The Ceremony started at five. He arrived early and tucked
himself into the back row. Folding chairs faced a pavilion and a quartet played
Air on G off to one side. He busied himself with the program thinking that if
anyone told him this vineyard had existed a few miles out of town he would have
though they were joking. Doesn’t wine come from California or France or
something? The wine was probably terrible, but the views were unfailingly
pleasant. This was certainly someone’s version of ideal, but he’d rather not
have to talk to that person for too long. He wondered if he could still leave,
if anyone would notice, if there weren’t already people wondering why he had
come at all. He stayed out of stubbornness.

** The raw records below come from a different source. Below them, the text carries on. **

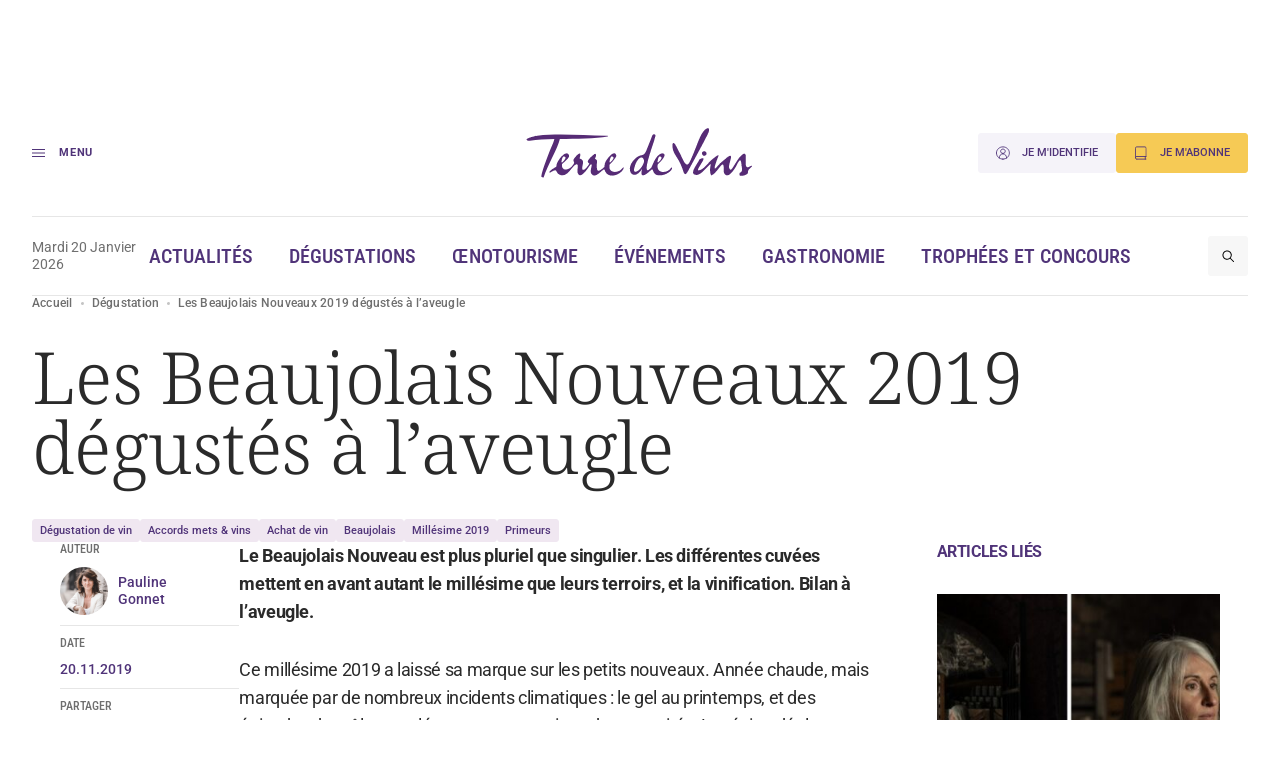

--- FILE ---
content_type: image/svg+xml
request_url: https://www.terredevins.com/wp-content/themes/terre-de-vins/assets/build/images/icons/mapstr.cca9ac3a.svg
body_size: 6944
content:
<?xml version="1.0" encoding="UTF-8"?>
<svg width="20px" height="20px" viewBox="0 0 20 20" version="1.1" xmlns="http://www.w3.org/2000/svg" xmlns:xlink="http://www.w3.org/1999/xlink">
    <title>mapstr</title>
    <g id="Page-1" stroke="none" stroke-width="1" fill="none" fill-rule="evenodd">
        <image id="mapstr" x="0" y="0" width="20" height="20" xlink:href="[data-uri]"></image>
    </g>
</svg>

Everyone knows you’re not supposed to go the wedding of your
ex-fiancĂ©. He’d only got the invitation out of pity. And he’d hung it up on the
refrigerator as a joke. All his friends thought it was pretty good, but he
wasn’t so sure. He’d drunkenly crossed out Brian’s name, and before he could
stop himself, wrote in his own. He stared at it for a moment and then crossed
out his name and wrote Giraffe.
It was Melinda who insisted he go, not out of therapeutic
value, or trying to be the better person, but just as a middle finger to Brian.

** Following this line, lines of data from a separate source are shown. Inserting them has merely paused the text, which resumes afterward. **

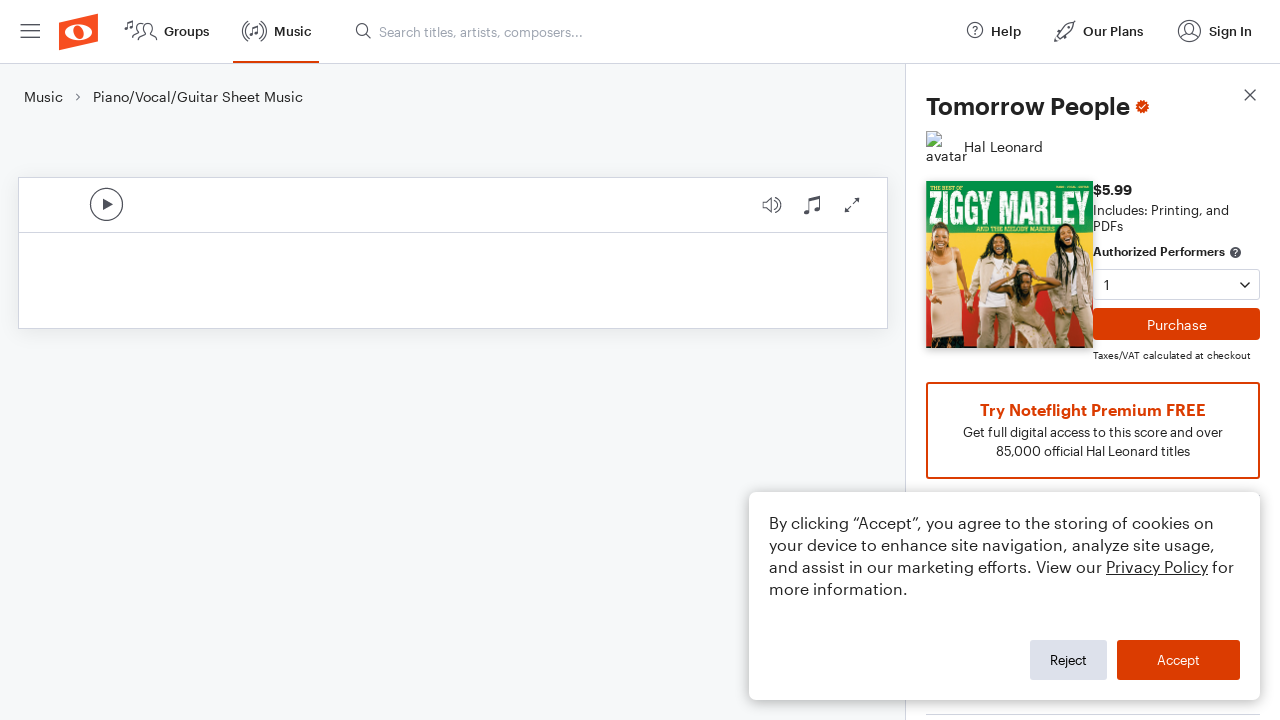

--- FILE ---
content_type: text/html; charset=utf-8
request_url: https://www.noteflight.com/pub_embed/205e7b37cf798790f69906dc07dec22f?token=eyJhbGciOiJIUzI1NiJ9.eyJkYXRhIjp7InB1Ymxpc2hlZF9zY29yZV9pZCI6IjIwNWU3YjM3Y2Y3OTg3OTBmNjk5MDZkYzA3ZGVjMjJmIiwicHJldmlldyI6dHJ1ZSwicGVyc29uYWxpemF0aW9uIjpudWxsLCJkaXNhYmxlUHJpbnRpbmciOnRydWV9LCJleHAiOjE3NjYzNzMxNjN9.kX-9_9JL0mWW6jucS6Y5pX3vTCZEYwI0i1U02ibN-Z0
body_size: 3047
content:
<!DOCTYPE html>
<html lang="en" xml:lang="en" xmlns="http://www.w3.org/1999/xhtml">
  <head>
    <meta content="text/html;charset=UTF-8" http-equiv="content-type" />
    <meta http-equiv="X-UA-Compatible" content="requiresActiveX=true" />

      <meta name="robots" content="noindex,nofollow" />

Brian, the one who took his place. Brian, the usurper. The night before the
wedding, Melinda said she would come along. She said she would dress slutty and
they could make out loudly in the back the moment they said, I do. She said
they would get all the cousins drunk and complain about the food and cut the
cake before the bride and groom. Anything for a friend and an open bar.

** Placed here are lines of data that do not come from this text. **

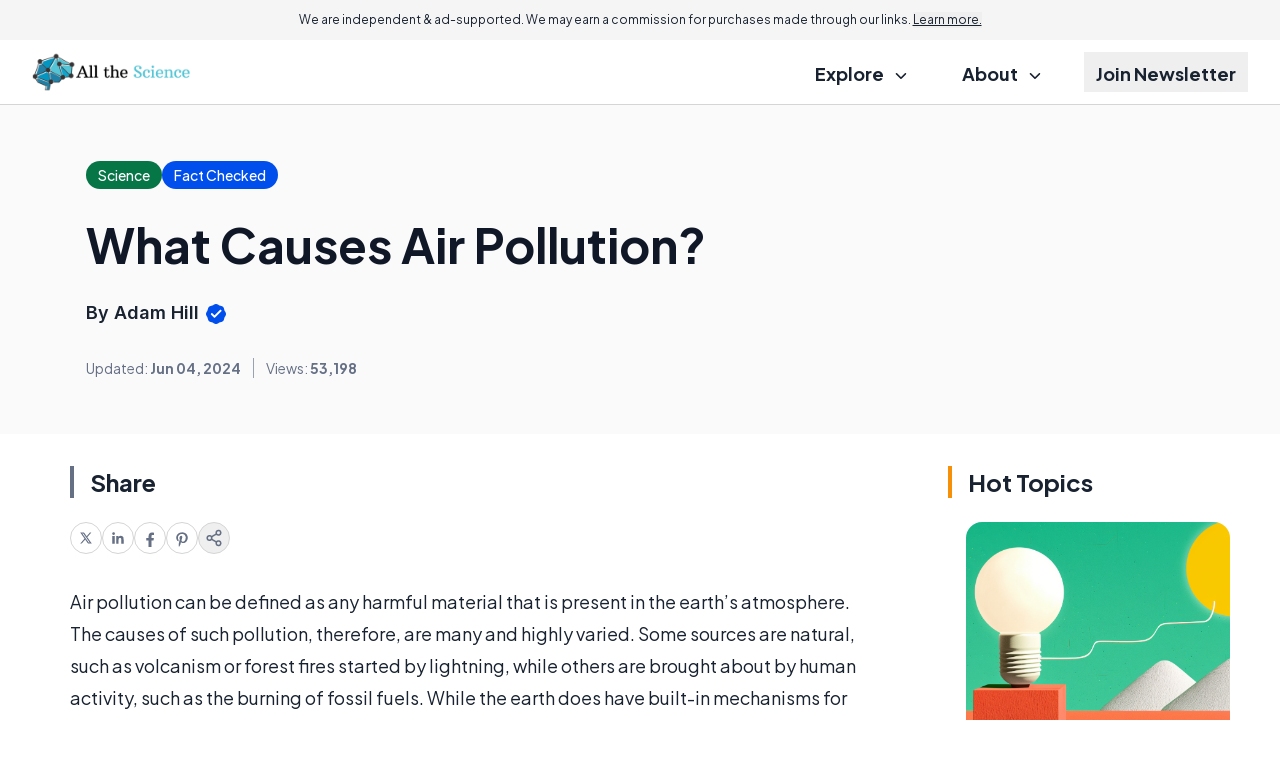

--- FILE ---
content_type: text/html; charset=utf-8
request_url: https://www.google.com/recaptcha/api2/aframe
body_size: 184
content:
<!DOCTYPE HTML><html><head><meta http-equiv="content-type" content="text/html; charset=UTF-8"></head><body><script nonce="W3VX__Bp6OpjlKE446HyhA">/** Anti-fraud and anti-abuse applications only. See google.com/recaptcha */ try{var clients={'sodar':'https://pagead2.googlesyndication.com/pagead/sodar?'};window.addEventListener("message",function(a){try{if(a.source===window.parent){var b=JSON.parse(a.data);var c=clients[b['id']];if(c){var d=document.createElement('img');d.src=c+b['params']+'&rc='+(localStorage.getItem("rc::a")?sessionStorage.getItem("rc::b"):"");window.document.body.appendChild(d);sessionStorage.setItem("rc::e",parseInt(sessionStorage.getItem("rc::e")||0)+1);localStorage.setItem("rc::h",'1770071338717');}}}catch(b){}});window.parent.postMessage("_grecaptcha_ready", "*");}catch(b){}</script></body></html>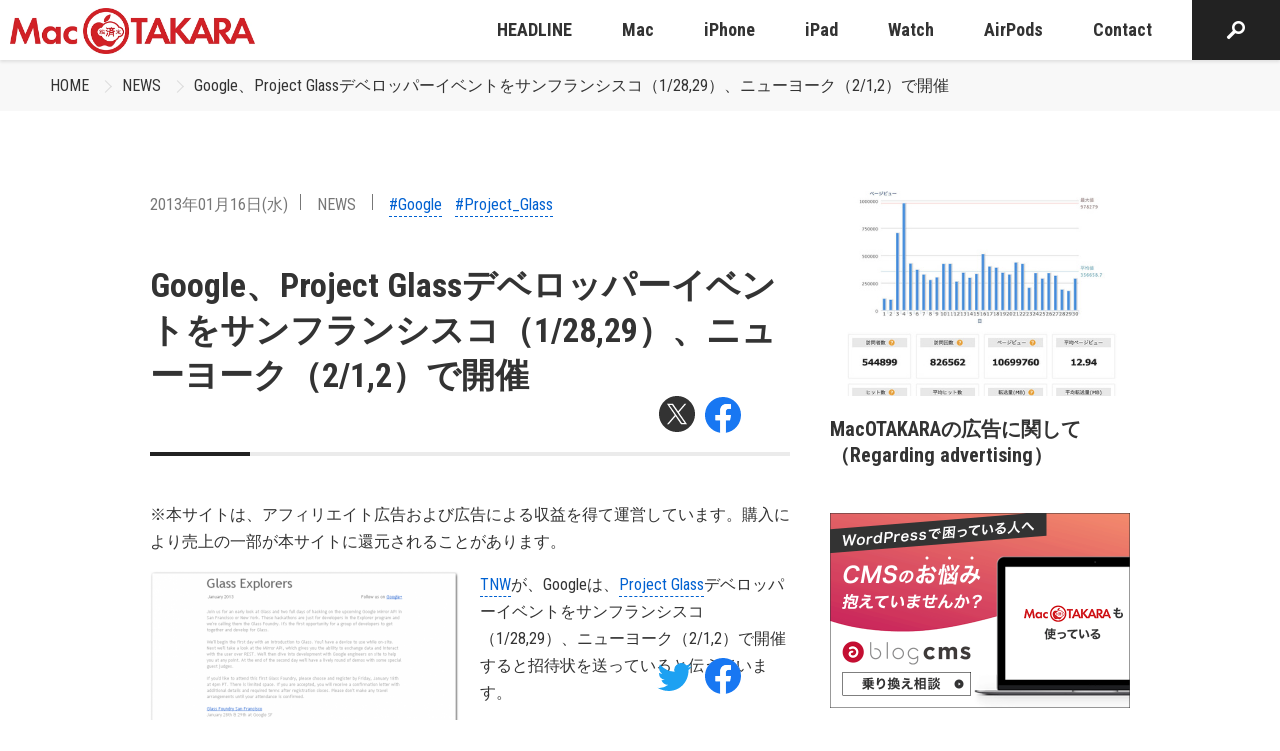

--- FILE ---
content_type: text/html; charset=utf-8
request_url: https://www.google.com/recaptcha/api2/aframe
body_size: 268
content:
<!DOCTYPE HTML><html><head><meta http-equiv="content-type" content="text/html; charset=UTF-8"></head><body><script nonce="RFkjk7MOhAZaLR13NmcL_w">/** Anti-fraud and anti-abuse applications only. See google.com/recaptcha */ try{var clients={'sodar':'https://pagead2.googlesyndication.com/pagead/sodar?'};window.addEventListener("message",function(a){try{if(a.source===window.parent){var b=JSON.parse(a.data);var c=clients[b['id']];if(c){var d=document.createElement('img');d.src=c+b['params']+'&rc='+(localStorage.getItem("rc::a")?sessionStorage.getItem("rc::b"):"");window.document.body.appendChild(d);sessionStorage.setItem("rc::e",parseInt(sessionStorage.getItem("rc::e")||0)+1);localStorage.setItem("rc::h",'1769031081613');}}}catch(b){}});window.parent.postMessage("_grecaptcha_ready", "*");}catch(b){}</script></body></html>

He showed up at her apartment in her father’s suit. Melinda
certainly wasn’t dressed slutty, which was fine, but she didn’t seem ready to
go at all. When she told him she was just joking last night, he did a bad job
of not looking crushed. He said he was joking too, and walked back to his car,
which took him to the winery.
Veronica looked beautiful in her dress. She always seemed so
girly to him, but even walking down the aisle with her father she looked grown
up. Brian looked like Brian, but in a suit. He had a goober grin on his face,
but there was no way to tell what he was really thinking. Brian seemed more
like an enigma than ever. Yes, they went to college together and had been
roommates for half of it and had spent lots of late night just drinking and
talking. Brian was the one who encouraged him to ask Melinda out. But now,
standing up there his face seemed like a happy blank.